Exercise details: All of the entries below need to be repeated exactly.

Data records:

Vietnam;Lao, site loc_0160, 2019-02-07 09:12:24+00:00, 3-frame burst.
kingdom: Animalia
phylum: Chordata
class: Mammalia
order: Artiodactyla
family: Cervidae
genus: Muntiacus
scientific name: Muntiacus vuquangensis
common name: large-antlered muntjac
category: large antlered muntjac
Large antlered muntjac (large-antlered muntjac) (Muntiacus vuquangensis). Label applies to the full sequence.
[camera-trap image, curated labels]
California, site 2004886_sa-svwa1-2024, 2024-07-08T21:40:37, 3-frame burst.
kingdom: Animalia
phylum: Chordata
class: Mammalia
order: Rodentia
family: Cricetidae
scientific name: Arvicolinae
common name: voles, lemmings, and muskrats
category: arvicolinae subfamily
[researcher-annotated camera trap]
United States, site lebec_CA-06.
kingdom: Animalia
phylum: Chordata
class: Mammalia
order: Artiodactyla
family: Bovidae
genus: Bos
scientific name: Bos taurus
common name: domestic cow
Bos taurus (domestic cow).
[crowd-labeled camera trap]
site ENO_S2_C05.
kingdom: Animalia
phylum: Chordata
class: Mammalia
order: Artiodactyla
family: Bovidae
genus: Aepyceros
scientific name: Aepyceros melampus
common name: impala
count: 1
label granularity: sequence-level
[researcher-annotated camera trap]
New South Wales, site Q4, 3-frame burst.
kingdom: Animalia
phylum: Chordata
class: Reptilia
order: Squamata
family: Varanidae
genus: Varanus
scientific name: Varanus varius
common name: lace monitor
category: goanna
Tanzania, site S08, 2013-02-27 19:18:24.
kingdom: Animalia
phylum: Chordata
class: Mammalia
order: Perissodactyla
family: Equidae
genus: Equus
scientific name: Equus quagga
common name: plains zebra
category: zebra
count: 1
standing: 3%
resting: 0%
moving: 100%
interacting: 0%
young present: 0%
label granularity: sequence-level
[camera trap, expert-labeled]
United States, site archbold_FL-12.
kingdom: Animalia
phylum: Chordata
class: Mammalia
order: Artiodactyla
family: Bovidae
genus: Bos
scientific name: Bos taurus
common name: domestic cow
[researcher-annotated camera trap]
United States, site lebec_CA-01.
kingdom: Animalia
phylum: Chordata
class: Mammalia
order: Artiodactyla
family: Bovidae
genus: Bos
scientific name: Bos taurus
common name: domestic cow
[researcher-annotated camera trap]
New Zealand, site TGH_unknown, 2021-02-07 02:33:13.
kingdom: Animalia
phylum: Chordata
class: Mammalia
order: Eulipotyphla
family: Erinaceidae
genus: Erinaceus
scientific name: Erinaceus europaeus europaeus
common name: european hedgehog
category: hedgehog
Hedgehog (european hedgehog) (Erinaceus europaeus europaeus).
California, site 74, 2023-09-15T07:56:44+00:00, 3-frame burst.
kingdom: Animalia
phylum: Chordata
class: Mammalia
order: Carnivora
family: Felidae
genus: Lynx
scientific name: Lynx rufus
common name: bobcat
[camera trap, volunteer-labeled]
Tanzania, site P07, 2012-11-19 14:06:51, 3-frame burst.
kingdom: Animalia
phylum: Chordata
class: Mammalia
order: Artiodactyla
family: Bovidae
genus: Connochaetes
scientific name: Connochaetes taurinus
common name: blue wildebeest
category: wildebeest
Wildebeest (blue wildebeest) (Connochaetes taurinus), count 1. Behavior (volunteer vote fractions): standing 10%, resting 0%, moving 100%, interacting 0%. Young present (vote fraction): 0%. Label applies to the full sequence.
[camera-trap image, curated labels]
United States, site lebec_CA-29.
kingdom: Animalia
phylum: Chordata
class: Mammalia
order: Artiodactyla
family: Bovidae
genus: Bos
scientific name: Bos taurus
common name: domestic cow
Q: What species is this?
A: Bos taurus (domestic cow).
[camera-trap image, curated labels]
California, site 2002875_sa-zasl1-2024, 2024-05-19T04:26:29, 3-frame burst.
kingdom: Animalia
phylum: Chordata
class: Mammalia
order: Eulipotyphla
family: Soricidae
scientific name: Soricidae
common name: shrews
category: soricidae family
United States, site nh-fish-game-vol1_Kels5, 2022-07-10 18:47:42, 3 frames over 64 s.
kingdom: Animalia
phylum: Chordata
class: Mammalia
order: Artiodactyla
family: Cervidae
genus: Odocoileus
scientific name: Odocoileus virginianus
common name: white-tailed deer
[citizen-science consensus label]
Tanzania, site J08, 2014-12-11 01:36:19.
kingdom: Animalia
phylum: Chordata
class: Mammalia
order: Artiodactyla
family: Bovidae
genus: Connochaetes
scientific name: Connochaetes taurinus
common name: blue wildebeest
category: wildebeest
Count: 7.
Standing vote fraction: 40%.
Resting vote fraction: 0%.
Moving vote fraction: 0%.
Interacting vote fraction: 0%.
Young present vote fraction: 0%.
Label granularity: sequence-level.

Response area:
Vietnam;Lao, site loc_0160, 2019-02-07 09:12:24+00:00, 3-frame burst.
kingdom: Animalia
phylum: Chordata
class: Mammalia
order: Artiodactyla
family: Cervidae
genus: Muntiacus
scientific name: Muntiacus vuquangensis
common name: large-antlered muntjac
category: large antlered muntjac
Large antlered muntjac (large-antlered muntjac) (Muntiacus vuquangensis). Label applies to the full sequence.
[camera-trap image, curated labels]
California, site 2004886_sa-svwa1-2024, 2024-07-08T21:40:37, 3-frame burst.
kingdom: Animalia
phylum: Chordata
class: Mammalia
order: Rodentia
family: Cricetidae
scientific name: Arvicolinae
common name: voles, lemmings, and muskrats
category: arvicolinae subfamily
[researcher-annotated camera trap]
United States, site lebec_CA-06.
kingdom: Animalia
phylum: Chordata
class: Mammalia
order: Artiodactyla
family: Bovidae
genus: Bos
scientific name: Bos taurus
common name: domestic cow
Bos taurus (domestic cow).
[crowd-labeled camera trap]
site ENO_S2_C05.
kingdom: Animalia
phylum: Chordata
class: Mammalia
order: Artiodactyla
family: Bovidae
genus: Aepyceros
scientific name: Aepyceros melampus
common name: impala
count: 1
label granularity: sequence-level
[researcher-annotated camera trap]
New South Wales, site Q4, 3-frame burst.
kingdom: Animalia
phylum: Chordata
class: Reptilia
order: Squamata
family: Varanidae
genus: Varanus
scientific name: Varanus varius
common name: lace monitor
category: goanna
Tanzania, site S08, 2013-02-27 19:18:24.
kingdom: Animalia
phylum: Chordata
class: Mammalia
order: Perissodactyla
family: Equidae
genus: Equus
scientific name: Equus quagga
common name: plains zebra
category: zebra
count: 1
standing: 3%
resting: 0%
moving: 100%
interacting: 0%
young present: 0%
label granularity: sequence-level
[camera trap, expert-labeled]
United States, site archbold_FL-12.
kingdom: Animalia
phylum: Chordata
class: Mammalia
order: Artiodactyla
family: Bovidae
genus: Bos
scientific name: Bos taurus
common name: domestic cow
[researcher-annotated camera trap]
United States, site lebec_CA-01.
kingdom: Animalia
phylum: Chordata
class: Mammalia
order: Artiodactyla
family: Bovidae
genus: Bos
scientific name: Bos taurus
common name: domestic cow
[researcher-annotated camera trap]
New Zealand, site TGH_unknown, 2021-02-07 02:33:13.
kingdom: Animalia
phylum: Chordata
class: Mammalia
order: Eulipotyphla
family: Erinaceidae
genus: Erinaceus
scientific name: Erinaceus europaeus europaeus
common name: european hedgehog
category: hedgehog
Hedgehog (european hedgehog) (Erinaceus europaeus europaeus).
California, site 74, 2023-09-15T07:56:44+00:00, 3-frame burst.
kingdom: Animalia
phylum: Chordata
class: Mammalia
order: Carnivora
family: Felidae
genus: Lynx
scientific name: Lynx rufus
common name: bobcat
[camera trap, volunteer-labeled]
Tanzania, site P07, 2012-11-19 14:06:51, 3-frame burst.
kingdom: Animalia
phylum: Chordata
class: Mammalia
order: Artiodactyla
family: Bovidae
genus: Connochaetes
scientific name: Connochaetes taurinus
common name: blue wildebeest
category: wildebeest
Wildebeest (blue wildebeest) (Connochaetes taurinus), count 1. Behavior (volunteer vote fractions): standing 10%, resting 0%, moving 100%, interacting 0%. Young present (vote fraction): 0%. Label applies to the full sequence.
[camera-trap image, curated labels]
United States, site lebec_CA-29.
kingdom: Animalia
phylum: Chordata
class: Mammalia
order: Artiodactyla
family: Bovidae
genus: Bos
scientific name: Bos taurus
common name: domestic cow
Q: What species is this?
A: Bos taurus (domestic cow).
[camera-trap image, curated labels]
California, site 2002875_sa-zasl1-2024, 2024-05-19T04:26:29, 3-frame burst.
kingdom: Animalia
phylum: Chordata
class: Mammalia
order: Eulipotyphla
family: Soricidae
scientific name: Soricidae
common name: shrews
category: soricidae family
United States, site nh-fish-game-vol1_Kels5, 2022-07-10 18:47:42, 3 frames over 64 s.
kingdom: Animalia
phylum: Chordata
class: Mammalia
order: Artiodactyla
family: Cervidae
genus: Odocoileus
scientific name: Odocoileus virginianus
common name: white-tailed deer
[citizen-science consensus label]
Tanzania, site J08, 2014-12-11 01:36:19.
kingdom: Animalia
phylum: Chordata
class: Mammalia
order: Artiodactyla
family: Bovidae
genus: Connochaetes
scientific name: Connochaetes taurinus
common name: blue wildebeest
category: wildebeest
Count: 7.
Standing vote fraction: 40%.
Resting vote fraction: 0%.
Moving vote fraction: 0%.
Interacting vote fraction: 0%.
Young present vote fraction: 0%.
Label granularity: sequence-level.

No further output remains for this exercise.